**GOAL A:**
Summarize the post about min() and map() in two sentences.

**TEXT SHOWN:**
start
0

When I apply min() on map(), I get the below result for this particular code:

a = map(int, input().split())

print(min(a))

for i in a:
    print(i)

For the input: 5 7 10 5 15

I get the result:

5

which is the minimum, but it doesn't execute the for loop.

But if I write:

a = map(int, input().split())

for i in a:
    print(i)

Then for the same input, it executes the for loop, and I get the result:

5
7
10
5
15

Why using the min() function before the for loop, is stopping the for loop from executing?

  • 1
    you can read here about generators and yield, a very good explanation https://stackoverflow.com/questions/231767/what-does-the-yield-keyword-do – mackostya May 19 '22 at 06:42
  • @mackostya probably should note, `map` objects are *iterators* not *generators* (although all generators are iterators) – juanpa.arrivillaga May 19 '22 at 06:50

4 Answers4

3

In Python 2, map() returned a list and in that environment the behaviour that you were expecting would have occurred.
end
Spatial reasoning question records
start
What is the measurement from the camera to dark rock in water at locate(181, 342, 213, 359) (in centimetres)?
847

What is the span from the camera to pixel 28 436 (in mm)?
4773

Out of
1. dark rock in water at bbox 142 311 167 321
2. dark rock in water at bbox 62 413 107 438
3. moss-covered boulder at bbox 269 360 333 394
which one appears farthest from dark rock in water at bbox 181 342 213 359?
end
**GOAL B:**
Collect every line of the records that contains the word "camera", with case counting.

**TASK OUTPUT A:**
The post shows Python code that builds a map object with map(int, input().split()), prints min() of it, and then loops over it, and for the input 5 7 10 5 15 only 5 is printed while the for loop does not execute. Without the min() call, the same loop prints all five numbers, and the poster asks why using min() before the loop stops the loop from executing.

**TASK OUTPUT B:**
What is the measurement from the camera to dark rock in water at locate(181, 342, 213, 359) (in centimetres)?
What is the span from the camera to pixel 28 436 (in mm)?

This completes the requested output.